▸ TASK DESCRIPTION
An exact copy of all the data below is needed.

▸ INPUT FOR THIS TASK
* * *
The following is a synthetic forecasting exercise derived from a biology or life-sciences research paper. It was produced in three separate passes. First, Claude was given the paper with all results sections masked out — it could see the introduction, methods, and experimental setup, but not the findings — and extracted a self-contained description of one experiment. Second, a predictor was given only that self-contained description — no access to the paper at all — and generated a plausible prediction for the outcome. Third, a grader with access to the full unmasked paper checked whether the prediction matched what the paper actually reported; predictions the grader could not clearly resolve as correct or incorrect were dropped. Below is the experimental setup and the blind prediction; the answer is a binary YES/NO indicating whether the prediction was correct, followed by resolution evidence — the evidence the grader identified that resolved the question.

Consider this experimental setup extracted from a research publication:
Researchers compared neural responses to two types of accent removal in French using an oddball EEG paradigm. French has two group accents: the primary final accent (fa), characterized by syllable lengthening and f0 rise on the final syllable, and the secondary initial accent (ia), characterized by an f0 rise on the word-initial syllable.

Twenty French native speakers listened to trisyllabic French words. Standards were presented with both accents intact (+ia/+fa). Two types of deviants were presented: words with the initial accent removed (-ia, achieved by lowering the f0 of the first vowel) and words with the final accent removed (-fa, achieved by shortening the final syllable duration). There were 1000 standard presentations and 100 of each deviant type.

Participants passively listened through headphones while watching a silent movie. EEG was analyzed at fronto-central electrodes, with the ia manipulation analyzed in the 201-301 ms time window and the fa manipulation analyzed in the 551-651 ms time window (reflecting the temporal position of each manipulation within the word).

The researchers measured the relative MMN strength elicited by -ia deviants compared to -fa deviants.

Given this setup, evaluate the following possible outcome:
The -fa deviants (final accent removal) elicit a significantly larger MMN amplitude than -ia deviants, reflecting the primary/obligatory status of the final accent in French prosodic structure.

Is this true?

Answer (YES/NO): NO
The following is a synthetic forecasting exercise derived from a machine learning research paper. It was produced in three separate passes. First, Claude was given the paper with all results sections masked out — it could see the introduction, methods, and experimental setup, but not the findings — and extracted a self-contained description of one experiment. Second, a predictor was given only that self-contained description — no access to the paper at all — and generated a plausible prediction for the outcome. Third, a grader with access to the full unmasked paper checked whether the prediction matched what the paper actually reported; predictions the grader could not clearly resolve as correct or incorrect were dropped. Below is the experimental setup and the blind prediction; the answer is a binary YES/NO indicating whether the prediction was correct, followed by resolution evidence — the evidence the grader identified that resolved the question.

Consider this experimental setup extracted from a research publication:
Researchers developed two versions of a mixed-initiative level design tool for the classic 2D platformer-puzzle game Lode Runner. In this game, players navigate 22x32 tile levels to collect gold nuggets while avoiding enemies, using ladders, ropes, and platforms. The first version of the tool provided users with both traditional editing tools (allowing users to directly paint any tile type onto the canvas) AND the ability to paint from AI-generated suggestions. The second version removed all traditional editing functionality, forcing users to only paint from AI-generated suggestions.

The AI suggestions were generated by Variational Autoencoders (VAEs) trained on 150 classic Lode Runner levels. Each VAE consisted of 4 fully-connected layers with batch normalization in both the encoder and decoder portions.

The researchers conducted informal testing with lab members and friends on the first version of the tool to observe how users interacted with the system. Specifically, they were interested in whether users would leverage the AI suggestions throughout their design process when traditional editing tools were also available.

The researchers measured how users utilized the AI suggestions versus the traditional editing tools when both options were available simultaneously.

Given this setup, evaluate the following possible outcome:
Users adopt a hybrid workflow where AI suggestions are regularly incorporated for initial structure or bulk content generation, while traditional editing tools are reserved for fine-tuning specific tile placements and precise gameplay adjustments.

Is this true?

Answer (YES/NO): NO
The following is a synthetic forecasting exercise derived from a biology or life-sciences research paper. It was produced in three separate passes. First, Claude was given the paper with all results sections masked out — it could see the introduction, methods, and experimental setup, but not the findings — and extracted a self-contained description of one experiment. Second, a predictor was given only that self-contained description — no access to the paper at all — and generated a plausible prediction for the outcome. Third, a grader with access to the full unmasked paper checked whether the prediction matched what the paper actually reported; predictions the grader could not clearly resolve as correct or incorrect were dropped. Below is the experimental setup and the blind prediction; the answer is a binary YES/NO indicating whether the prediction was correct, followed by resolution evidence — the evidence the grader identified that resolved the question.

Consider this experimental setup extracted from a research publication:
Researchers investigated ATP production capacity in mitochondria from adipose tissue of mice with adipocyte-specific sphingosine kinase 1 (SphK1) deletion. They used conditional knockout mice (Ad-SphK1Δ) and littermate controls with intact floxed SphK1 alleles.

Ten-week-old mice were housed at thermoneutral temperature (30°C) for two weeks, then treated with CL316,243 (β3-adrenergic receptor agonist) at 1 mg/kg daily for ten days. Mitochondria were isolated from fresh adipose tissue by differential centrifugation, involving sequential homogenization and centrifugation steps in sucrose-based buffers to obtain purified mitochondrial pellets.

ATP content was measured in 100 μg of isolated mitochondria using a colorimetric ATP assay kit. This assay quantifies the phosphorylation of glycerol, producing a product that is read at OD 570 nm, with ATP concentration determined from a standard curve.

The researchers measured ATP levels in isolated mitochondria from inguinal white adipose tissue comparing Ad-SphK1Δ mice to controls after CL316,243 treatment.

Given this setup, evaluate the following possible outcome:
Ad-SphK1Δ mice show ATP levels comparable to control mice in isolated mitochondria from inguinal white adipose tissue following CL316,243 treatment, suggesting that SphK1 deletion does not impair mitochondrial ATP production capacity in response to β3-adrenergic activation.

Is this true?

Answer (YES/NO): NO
* * *
▸ RESPONSE AREA
The following is a synthetic forecasting exercise derived from a biology or life-sciences research paper. It was produced in three separate passes. First, Claude was given the paper with all results sections masked out — it could see the introduction, methods, and experimental setup, but not the findings — and extracted a self-contained description of one experiment. Second, a predictor was given only that self-contained description — no access to the paper at all — and generated a plausible prediction for the outcome. Third, a grader with access to the full unmasked paper checked whether the prediction matched what the paper actually reported; predictions the grader could not clearly resolve as correct or incorrect were dropped. Below is the experimental setup and the blind prediction; the answer is a binary YES/NO indicating whether the prediction was correct, followed by resolution evidence — the evidence the grader identified that resolved the question.

Consider this experimental setup extracted from a research publication:
Researchers compared neural responses to two types of accent removal in French using an oddball EEG paradigm. French has two group accents: the primary final accent (fa), characterized by syllable lengthening and f0 rise on the final syllable, and the secondary initial accent (ia), characterized by an f0 rise on the word-initial syllable.

Twenty French native speakers listened to trisyllabic French words. Standards were presented with both accents intact (+ia/+fa). Two types of deviants were presented: words with the initial accent removed (-ia, achieved by lowering the f0 of the first vowel) and words with the final accent removed (-fa, achieved by shortening the final syllable duration). There were 1000 standard presentations and 100 of each deviant type.

Participants passively listened through headphones while watching a silent movie. EEG was analyzed at fronto-central electrodes, with the ia manipulation analyzed in the 201-301 ms time window and the fa manipulation analyzed in the 551-651 ms time window (reflecting the temporal position of each manipulation within the word).

The researchers measured the relative MMN strength elicited by -ia deviants compared to -fa deviants.

Given this setup, evaluate the following possible outcome:
The -fa deviants (final accent removal) elicit a significantly larger MMN amplitude than -ia deviants, reflecting the primary/obligatory status of the final accent in French prosodic structure.

Is this true?

Answer (YES/NO): NO
The following is a synthetic forecasting exercise derived from a machine learning research paper. It was produced in three separate passes. First, Claude was given the paper with all results sections masked out — it could see the introduction, methods, and experimental setup, but not the findings — and extracted a self-contained description of one experiment. Second, a predictor was given only that self-contained description — no access to the paper at all — and generated a plausible prediction for the outcome. Third, a grader with access to the full unmasked paper checked whether the prediction matched what the paper actually reported; predictions the grader could not clearly resolve as correct or incorrect were dropped. Below is the experimental setup and the blind prediction; the answer is a binary YES/NO indicating whether the prediction was correct, followed by resolution evidence — the evidence the grader identified that resolved the question.

Consider this experimental setup extracted from a research publication:
Researchers developed two versions of a mixed-initiative level design tool for the classic 2D platformer-puzzle game Lode Runner. In this game, players navigate 22x32 tile levels to collect gold nuggets while avoiding enemies, using ladders, ropes, and platforms. The first version of the tool provided users with both traditional editing tools (allowing users to directly paint any tile type onto the canvas) AND the ability to paint from AI-generated suggestions. The second version removed all traditional editing functionality, forcing users to only paint from AI-generated suggestions.

The AI suggestions were generated by Variational Autoencoders (VAEs) trained on 150 classic Lode Runner levels. Each VAE consisted of 4 fully-connected layers with batch normalization in both the encoder and decoder portions.

The researchers conducted informal testing with lab members and friends on the first version of the tool to observe how users interacted with the system. Specifically, they were interested in whether users would leverage the AI suggestions throughout their design process when traditional editing tools were also available.

The researchers measured how users utilized the AI suggestions versus the traditional editing tools when both options were available simultaneously.

Given this setup, evaluate the following possible outcome:
Users adopt a hybrid workflow where AI suggestions are regularly incorporated for initial structure or bulk content generation, while traditional editing tools are reserved for fine-tuning specific tile placements and precise gameplay adjustments.

Is this true?

Answer (YES/NO): NO
The following is a synthetic forecasting exercise derived from a biology or life-sciences research paper. It was produced in three separate passes. First, Claude was given the paper with all results sections masked out — it could see the introduction, methods, and experimental setup, but not the findings — and extracted a self-contained description of one experiment. Second, a predictor was given only that self-contained description — no access to the paper at all — and generated a plausible prediction for the outcome. Third, a grader with access to the full unmasked paper checked whether the prediction matched what the paper actually reported; predictions the grader could not clearly resolve as correct or incorrect were dropped. Below is the experimental setup and the blind prediction; the answer is a binary YES/NO indicating whether the prediction was correct, followed by resolution evidence — the evidence the grader identified that resolved the question.

Consider this experimental setup extracted from a research publication:
Researchers investigated ATP production capacity in mitochondria from adipose tissue of mice with adipocyte-specific sphingosine kinase 1 (SphK1) deletion. They used conditional knockout mice (Ad-SphK1Δ) and littermate controls with intact floxed SphK1 alleles.

Ten-week-old mice were housed at thermoneutral temperature (30°C) for two weeks, then treated with CL316,243 (β3-adrenergic receptor agonist) at 1 mg/kg daily for ten days. Mitochondria were isolated from fresh adipose tissue by differential centrifugation, involving sequential homogenization and centrifugation steps in sucrose-based buffers to obtain purified mitochondrial pellets.

ATP content was measured in 100 μg of isolated mitochondria using a colorimetric ATP assay kit. This assay quantifies the phosphorylation of glycerol, producing a product that is read at OD 570 nm, with ATP concentration determined from a standard curve.

The researchers measured ATP levels in isolated mitochondria from inguinal white adipose tissue comparing Ad-SphK1Δ mice to controls after CL316,243 treatment.

Given this setup, evaluate the following possible outcome:
Ad-SphK1Δ mice show ATP levels comparable to control mice in isolated mitochondria from inguinal white adipose tissue following CL316,243 treatment, suggesting that SphK1 deletion does not impair mitochondrial ATP production capacity in response to β3-adrenergic activation.

Is this true?

Answer (YES/NO): NO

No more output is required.